Prompt 1 >>
Answer these questions using the blog post about geology:
(a) In whose crater does Oregon's Crater Lake sit?
(b) How far away did the Mazama eruption send ash and tuff?
(c) Which rivers cut the gorge in Nepal that the post calls the deepest in the world?
Prompt 2 >>
Carry the blog post about geology forward from its final sentence.

Document segment >>
*** Block opens ***

I promise I'll get the geology going. Honest. But I feel like Alexander with the Gordian Knot and I left my sword back home.
The very small blog of a self described Christian geoscientist. I am Quaker/I'm still trying to figure it out with a seldom used degree in Anthropology with a minor in secondary ed. Frankly my "oh really sense" rears its head when the word Christian gets attached to any science discipline. I mean how often to you run run into a Christian English Majo? Or a Christian Fine Arts Major? Not very darn often.
Up front I did not manage to get through most the material posted. To be honest it attempts to contradict most of the material in the three texts I've read, or attempted to read the old syapses don't fire as fast as they used to, or is available on the net. There are three other entries and the one that really got my attention tried to use the eruption of Mount Saint Helen's to explain the creation of the Grand Canyon. Except there are no volcanoes anywhere near the Grand Canyon.
Also the Washington eruption was not the biggest boom witnessed by human beings. Compared to Krakatoa in the nineteent century. That baby blew up the mountain and causes tidal waves that killed nearly forty thousand people. The pressure wave literally circled the world. Oregon's Crater Lake serenly sits in the crater of a mountain the geologists named Mt. Mazama. When Mazama blew it sent ash and tuff twelve hundred miles away.It seems each volcano has a signaure unique to the lava flows.
And the Grand Canyon? Water and time. Halfway around the world there is a gorge in Nepal. It was cut by the Kali Gandaki rivers and is the deepest in the world. Annapurna is on one side, Dhaulagiri on the other. But here's the catch. The rivers were there before the Himalayas began to rise. As the land rose the river kept cutting away.

*** Block closes ***

Material provided >>
*** Block opens ***

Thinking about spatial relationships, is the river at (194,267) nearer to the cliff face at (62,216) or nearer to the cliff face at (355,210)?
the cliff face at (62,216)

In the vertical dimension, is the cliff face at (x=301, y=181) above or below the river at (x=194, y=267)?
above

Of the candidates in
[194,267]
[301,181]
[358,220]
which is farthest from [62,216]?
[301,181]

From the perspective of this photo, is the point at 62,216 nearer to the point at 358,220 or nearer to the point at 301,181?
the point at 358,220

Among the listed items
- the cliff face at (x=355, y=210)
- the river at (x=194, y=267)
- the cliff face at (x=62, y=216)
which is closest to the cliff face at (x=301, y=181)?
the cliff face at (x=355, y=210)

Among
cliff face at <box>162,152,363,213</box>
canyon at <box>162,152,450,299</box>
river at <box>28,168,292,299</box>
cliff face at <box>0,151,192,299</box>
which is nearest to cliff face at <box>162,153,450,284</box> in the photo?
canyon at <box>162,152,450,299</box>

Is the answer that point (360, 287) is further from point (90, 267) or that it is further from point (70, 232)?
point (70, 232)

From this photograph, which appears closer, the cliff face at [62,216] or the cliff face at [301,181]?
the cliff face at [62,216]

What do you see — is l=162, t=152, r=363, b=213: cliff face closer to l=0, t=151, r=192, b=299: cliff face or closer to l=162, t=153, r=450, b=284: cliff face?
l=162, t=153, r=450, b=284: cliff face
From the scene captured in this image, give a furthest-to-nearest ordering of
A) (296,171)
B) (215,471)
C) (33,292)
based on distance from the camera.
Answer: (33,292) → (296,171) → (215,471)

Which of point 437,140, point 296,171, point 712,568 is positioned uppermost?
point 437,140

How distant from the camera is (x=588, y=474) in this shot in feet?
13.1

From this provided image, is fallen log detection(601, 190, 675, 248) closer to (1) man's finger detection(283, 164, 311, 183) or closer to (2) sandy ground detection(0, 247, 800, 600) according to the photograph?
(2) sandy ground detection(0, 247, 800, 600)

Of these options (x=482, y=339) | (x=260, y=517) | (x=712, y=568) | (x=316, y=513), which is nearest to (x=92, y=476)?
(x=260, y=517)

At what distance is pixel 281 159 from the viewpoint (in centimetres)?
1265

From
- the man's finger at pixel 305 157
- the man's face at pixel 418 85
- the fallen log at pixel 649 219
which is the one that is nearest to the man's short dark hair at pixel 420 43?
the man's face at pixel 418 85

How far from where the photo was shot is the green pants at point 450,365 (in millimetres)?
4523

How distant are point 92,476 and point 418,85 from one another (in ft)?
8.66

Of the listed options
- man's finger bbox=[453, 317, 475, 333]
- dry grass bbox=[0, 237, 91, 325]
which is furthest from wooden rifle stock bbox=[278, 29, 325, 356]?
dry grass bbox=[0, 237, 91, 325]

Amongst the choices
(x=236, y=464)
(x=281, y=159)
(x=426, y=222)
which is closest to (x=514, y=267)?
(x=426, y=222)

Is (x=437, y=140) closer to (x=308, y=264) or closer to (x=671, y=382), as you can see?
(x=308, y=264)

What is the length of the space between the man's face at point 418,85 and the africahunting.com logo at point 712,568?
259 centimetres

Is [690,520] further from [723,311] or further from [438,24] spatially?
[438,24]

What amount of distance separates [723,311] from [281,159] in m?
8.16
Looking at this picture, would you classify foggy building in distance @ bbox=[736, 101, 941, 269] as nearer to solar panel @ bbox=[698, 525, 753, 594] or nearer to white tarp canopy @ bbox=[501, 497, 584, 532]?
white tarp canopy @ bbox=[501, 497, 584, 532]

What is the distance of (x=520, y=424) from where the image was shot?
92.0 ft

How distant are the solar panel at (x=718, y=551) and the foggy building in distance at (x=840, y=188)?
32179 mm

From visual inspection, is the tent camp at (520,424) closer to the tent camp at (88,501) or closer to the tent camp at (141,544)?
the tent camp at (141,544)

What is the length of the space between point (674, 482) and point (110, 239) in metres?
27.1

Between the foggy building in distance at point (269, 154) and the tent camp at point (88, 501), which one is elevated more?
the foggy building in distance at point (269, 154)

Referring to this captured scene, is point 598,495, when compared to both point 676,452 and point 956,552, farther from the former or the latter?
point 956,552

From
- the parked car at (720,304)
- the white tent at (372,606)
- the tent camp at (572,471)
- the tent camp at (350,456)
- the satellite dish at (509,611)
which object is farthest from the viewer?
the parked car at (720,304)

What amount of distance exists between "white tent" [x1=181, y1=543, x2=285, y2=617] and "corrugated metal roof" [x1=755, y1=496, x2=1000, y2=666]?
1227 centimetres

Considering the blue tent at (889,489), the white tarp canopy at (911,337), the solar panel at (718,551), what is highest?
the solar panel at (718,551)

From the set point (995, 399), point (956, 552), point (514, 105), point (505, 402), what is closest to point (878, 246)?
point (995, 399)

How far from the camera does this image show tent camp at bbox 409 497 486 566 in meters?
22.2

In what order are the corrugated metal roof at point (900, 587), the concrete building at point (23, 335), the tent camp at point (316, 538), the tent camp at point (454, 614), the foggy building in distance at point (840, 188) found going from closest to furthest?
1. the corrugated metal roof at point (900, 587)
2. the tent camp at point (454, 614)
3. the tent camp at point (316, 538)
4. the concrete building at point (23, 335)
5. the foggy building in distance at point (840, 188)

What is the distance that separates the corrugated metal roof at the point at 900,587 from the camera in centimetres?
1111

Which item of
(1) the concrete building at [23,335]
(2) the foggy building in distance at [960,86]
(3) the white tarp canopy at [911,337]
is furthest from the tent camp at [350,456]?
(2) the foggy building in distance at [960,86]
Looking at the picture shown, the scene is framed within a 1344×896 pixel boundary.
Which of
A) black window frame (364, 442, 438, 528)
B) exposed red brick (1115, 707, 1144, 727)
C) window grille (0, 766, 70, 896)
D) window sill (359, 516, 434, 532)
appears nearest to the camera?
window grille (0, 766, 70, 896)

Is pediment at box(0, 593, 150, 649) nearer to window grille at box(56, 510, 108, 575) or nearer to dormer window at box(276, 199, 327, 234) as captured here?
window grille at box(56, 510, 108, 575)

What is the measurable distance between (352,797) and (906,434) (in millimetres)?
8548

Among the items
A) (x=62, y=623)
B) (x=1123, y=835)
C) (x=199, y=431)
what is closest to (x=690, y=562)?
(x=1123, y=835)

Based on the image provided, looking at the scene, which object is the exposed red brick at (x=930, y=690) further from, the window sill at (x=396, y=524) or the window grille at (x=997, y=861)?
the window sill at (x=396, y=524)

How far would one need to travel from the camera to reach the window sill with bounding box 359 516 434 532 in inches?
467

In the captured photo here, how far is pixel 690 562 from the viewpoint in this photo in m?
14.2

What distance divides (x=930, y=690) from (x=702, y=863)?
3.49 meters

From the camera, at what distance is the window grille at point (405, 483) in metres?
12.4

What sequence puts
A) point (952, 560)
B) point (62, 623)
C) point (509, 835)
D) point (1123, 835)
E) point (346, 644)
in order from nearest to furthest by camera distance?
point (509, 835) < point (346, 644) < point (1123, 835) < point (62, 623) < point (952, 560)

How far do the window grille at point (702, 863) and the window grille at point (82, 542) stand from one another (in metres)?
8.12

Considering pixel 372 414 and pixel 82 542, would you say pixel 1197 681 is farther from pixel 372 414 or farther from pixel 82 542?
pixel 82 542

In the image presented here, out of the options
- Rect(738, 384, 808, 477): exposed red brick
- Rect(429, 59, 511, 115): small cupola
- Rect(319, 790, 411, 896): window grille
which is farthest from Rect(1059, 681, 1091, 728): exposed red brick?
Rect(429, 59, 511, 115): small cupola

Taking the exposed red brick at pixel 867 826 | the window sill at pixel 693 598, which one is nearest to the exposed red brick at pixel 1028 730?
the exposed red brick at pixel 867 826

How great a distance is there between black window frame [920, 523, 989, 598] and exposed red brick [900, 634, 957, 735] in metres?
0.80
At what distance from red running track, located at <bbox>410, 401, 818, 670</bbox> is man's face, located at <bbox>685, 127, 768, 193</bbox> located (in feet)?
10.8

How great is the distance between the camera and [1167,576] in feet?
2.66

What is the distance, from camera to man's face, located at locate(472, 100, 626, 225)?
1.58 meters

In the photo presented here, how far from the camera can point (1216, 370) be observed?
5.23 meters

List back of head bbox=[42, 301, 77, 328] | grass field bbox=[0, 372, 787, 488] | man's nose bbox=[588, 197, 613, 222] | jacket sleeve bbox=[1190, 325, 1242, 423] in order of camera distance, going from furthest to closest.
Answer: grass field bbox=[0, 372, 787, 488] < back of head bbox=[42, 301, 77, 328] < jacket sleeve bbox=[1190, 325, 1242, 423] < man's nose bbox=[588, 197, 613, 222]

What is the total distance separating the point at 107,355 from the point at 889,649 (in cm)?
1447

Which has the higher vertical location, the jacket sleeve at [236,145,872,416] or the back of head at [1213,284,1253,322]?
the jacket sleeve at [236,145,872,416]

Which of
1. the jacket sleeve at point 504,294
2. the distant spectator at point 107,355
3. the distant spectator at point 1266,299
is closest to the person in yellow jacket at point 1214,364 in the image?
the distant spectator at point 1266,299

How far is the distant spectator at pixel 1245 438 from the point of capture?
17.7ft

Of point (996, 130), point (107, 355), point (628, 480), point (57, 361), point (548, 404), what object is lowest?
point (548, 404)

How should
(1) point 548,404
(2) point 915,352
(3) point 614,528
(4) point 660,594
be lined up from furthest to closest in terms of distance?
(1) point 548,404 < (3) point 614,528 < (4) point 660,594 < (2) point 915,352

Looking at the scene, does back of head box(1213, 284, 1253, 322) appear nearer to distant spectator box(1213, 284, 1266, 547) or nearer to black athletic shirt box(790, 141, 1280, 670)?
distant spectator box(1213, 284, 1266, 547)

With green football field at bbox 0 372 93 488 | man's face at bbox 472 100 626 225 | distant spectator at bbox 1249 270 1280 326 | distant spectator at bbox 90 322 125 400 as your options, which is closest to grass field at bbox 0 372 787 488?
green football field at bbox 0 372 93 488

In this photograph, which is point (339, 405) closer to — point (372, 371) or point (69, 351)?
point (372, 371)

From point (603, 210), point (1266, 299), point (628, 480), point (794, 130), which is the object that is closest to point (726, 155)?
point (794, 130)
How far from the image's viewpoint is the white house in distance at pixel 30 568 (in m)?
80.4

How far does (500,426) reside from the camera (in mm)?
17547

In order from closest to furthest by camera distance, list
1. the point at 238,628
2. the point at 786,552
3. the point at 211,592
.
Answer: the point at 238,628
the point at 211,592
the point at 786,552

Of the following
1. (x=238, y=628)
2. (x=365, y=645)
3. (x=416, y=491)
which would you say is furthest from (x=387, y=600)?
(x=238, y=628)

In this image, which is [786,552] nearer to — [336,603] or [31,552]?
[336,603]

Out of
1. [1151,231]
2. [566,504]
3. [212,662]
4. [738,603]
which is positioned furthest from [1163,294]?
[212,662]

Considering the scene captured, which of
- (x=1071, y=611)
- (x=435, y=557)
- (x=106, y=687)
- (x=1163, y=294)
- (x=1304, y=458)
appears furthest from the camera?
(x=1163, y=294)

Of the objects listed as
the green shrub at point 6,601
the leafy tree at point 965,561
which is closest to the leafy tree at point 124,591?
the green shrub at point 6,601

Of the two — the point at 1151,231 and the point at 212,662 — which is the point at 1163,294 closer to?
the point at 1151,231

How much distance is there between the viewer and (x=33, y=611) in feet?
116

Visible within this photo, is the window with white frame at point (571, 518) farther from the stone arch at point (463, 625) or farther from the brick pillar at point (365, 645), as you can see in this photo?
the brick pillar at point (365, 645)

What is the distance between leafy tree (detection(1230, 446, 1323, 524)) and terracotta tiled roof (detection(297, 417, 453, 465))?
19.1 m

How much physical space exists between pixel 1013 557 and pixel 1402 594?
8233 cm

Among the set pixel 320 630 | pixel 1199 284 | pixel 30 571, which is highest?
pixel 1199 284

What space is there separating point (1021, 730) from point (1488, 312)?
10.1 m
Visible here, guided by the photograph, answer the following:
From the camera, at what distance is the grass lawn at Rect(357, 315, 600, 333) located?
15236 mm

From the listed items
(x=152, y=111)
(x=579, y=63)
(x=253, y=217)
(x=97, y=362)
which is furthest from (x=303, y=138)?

*** Block closes ***

Answer 1 >>
(a) Mt. Mazama
(b) Twelve hundred miles
(c) The Kali Gandaki rivers

Answer 2 >>
Back to the Grand Canyon. I am geologic amateur here so bear with me here. There was a period of what is called flat plate subduction that is theorized to have resulted in the creation of the Rocky Mountains and the raising of the Colorado Plateau. As the land rose the river cut down through the layers of sediment laid down by the ancient inland seas.
Long shot of the canyon. All those lovely, level rock layers going back a billion years or more.
OK. This wandered off down the road and took the long way back. Anyway this writer is an example of first, a particular religious/science hybrid. In this case what looks like a believer in Young Earth Creationism. They start with the assumed by some folks timeline of Genesis and then try to fit the science to fit the scripture. No matter how freaking ridiculous it gets.
Two. I don't know who this author is. All I have is the pen name. Aeropagus. Meaningless. There is no way to find out where this author was trained. No way to find out if they have actually written any research that has been peer reviewed. Some authors are quoted but a quick check of the work they've done makes me wonder if they would agree with how their research has been used.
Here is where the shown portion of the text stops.